Also -- +1 on internships. They were super valuable for me. For example the
summer I spent in the theoretical physics dept at Fermilab helped me figure
out what I didn't want to do :)

------
adrianscott
A few quick questions to help you think through your decision:

\- does your 'refusal to buy into this idea' prevent you from seeing
additional options?

\- is it really a binary question, or are there a range of possible solutions
to your need that include different mixes of university and work

I got a Ph.D. at age 20 by being a bit creative with the institutional side of
things. My university, rpi.edu, brought me in as a transfer student from
nowhere and gave me credit for university-level classes i had sat in on at
skidmore college and through johns hopkins cty program. i finished the last
2.5 years of my undergrad in 2 years by cleverly managing course requirements
and taking a few extra classes. Then i cranked through my ph.d. while getting
sent to japan for a summer through the nsf, and to conferences in Nice and
Hungary.

if you set out a list of all that you would like to do and view university
more as a mix-and-match opportunity, there are a lot of ways one can do
things, that can be more productive than the traditional route.

for example, one could camp out in palo alto and attend a pile of stanford
classes and events, plus tech industry startup events, plus ...

for two years i was on a campus without being a student there... but hey, some
people like to get a degree and have a student i.d. card. at what cost
though... food for thought ;)

------
vlad
Check out University of Massachusetts Amherst: <http://cs.umass.edu>

Read about courses offered this fall: [http://www.cs.umass.edu/ugrad-
education/fall-10-course-descr...](http://www.cs.umass.edu/ugrad-
education/fall-10-course-descriptions)

You can complete one of the 11 tracks leading to a B.S. in Computer Science.

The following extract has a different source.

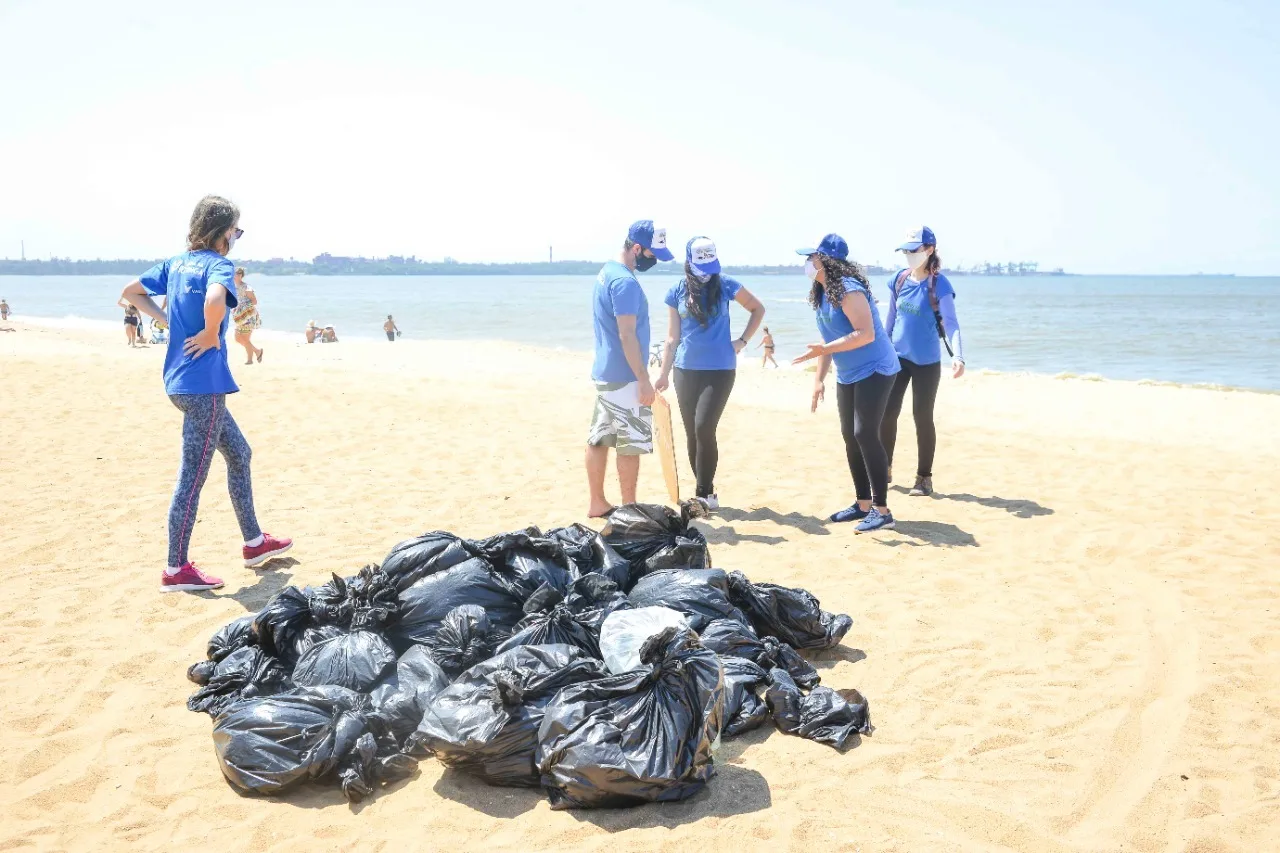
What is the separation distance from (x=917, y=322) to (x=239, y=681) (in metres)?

As well, you can complete the new B.A. in Computer Science. Instead of
requiring Calc I, II, III, Linear Algebra, and three science courses like
Physics I, II and Biology, this program requires only Calculus I and II for
Life Sciences. The B.A. is designed for students who want to double major in a
non-science field, and are required to take four courses relating to
computing/technology in that second major. (As well, the student must take
five Computer Science electives, like students pursuing B.S. degrees do.)

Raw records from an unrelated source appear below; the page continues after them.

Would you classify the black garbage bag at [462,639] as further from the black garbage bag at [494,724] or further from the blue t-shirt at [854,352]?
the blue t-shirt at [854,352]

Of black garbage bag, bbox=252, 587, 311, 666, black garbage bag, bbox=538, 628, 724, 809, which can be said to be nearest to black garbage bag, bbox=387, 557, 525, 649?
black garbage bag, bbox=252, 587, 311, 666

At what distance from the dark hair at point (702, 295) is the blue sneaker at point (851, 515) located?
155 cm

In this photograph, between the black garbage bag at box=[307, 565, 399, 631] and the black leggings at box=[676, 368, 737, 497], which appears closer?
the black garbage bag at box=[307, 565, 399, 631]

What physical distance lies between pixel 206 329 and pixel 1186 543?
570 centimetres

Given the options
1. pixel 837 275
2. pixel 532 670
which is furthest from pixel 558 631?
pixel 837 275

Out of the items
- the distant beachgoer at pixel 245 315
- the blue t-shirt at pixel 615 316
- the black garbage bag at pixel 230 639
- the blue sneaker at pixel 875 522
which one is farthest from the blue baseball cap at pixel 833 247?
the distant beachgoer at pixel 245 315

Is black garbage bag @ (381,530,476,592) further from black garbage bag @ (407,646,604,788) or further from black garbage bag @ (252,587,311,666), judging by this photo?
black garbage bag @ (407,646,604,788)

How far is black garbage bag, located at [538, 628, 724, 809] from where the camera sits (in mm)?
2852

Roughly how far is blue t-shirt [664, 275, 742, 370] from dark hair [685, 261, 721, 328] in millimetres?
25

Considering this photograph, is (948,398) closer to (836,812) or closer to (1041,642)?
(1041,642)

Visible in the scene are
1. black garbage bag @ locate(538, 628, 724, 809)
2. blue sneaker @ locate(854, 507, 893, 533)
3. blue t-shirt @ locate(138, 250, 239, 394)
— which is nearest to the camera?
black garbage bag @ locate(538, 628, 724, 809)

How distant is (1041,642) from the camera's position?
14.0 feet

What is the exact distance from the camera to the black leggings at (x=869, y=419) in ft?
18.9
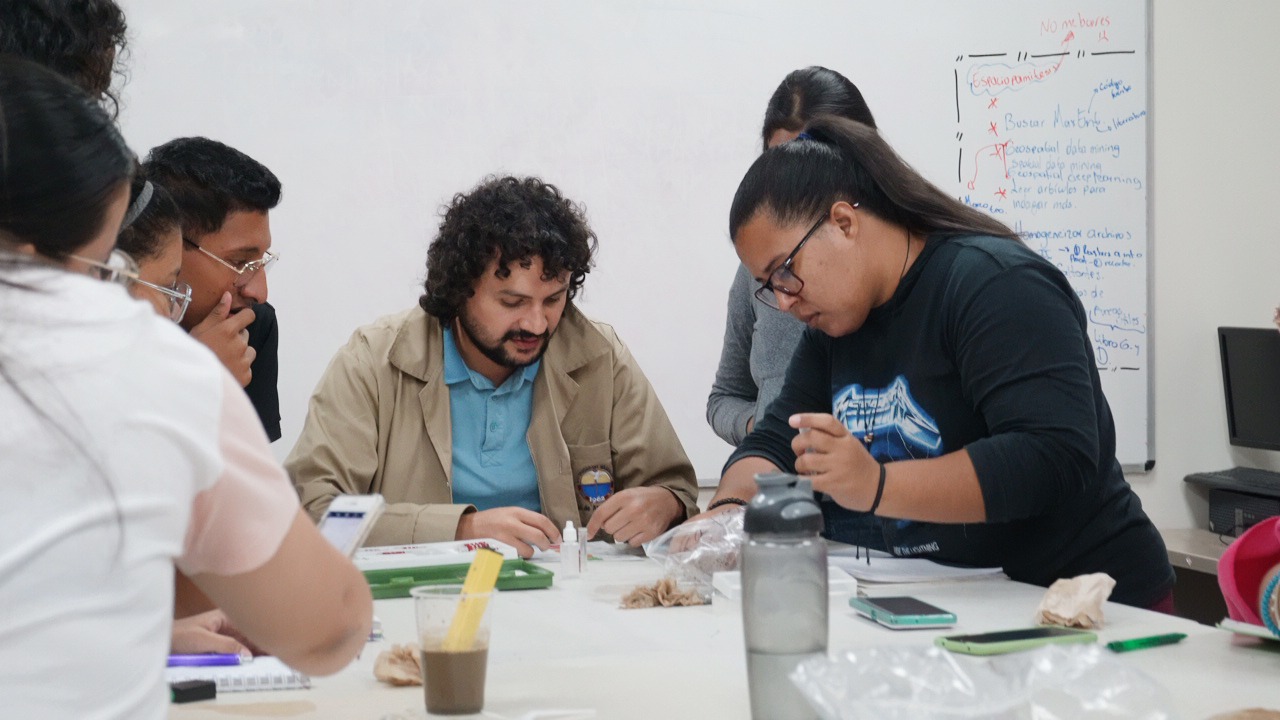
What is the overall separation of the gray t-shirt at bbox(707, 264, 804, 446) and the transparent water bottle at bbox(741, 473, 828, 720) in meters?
1.57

It's not difficult to do undergraduate research by doing an independent study
with a professor for a grade, or by working for a professor for money during
the school year (which is probably a bit harder than for credit). One would
probably be expected to have completed the introductory coursework (data
structures, algorithms, discrete math), of course. Yet another option is
joining the honors program and writing an honors thesis, which could tie into
the undergraduate research you could do.

In the summer, there is an official REU program with a stipend and housing. On
top of that, professors also frequently have funds to pay
skilled/upperclassmen undergraduates for conducting research, similar to what
happens during the school year.

------
eel
I just graduated (in computer engineering, but more interested in computer
science) from an average (typically ranked ~60) department for computer
science, but I am glad I went through the university. I agree with much of
what several others have said, so rather than rewrite what has already said in
the those posts, I'd just like to add a couple things.

First, undergrad research. I was able to participate in undergraduate research
at my university. They offer an engineering (including CS) undergraduate
research initiative for students to work with faculty mentors, and some
professors receive NSF REU grants which allow them to fund undergrads for a
semester or more to do research with them. These opportunities don't jump out
at you, however, and you need to take the initiative to talk to professors and
discover the opportunities. Don't think you are too "inexperienced" either -
you can start looking in your first or second semester. If you decide to apply
for graduate school in a few years, you'll find that having undergraduate
research is a huge plus for your application.

Also, yes, my school offered C++ and Java as the required programming
languages. However it's not going to matter what they offer - you really learn
programming once (not a trivial task), and from there, you can pick up
whichever languages you need (a comparatively trivial task). Most importantly,
you should learn outside the classroom -- make your own
projects/applications/websites or contribute to existing projects. I did. This
helps in a lot of aspects -- it trains your motivation, improves your skills
in programming, can be used as resume fodder, and so on.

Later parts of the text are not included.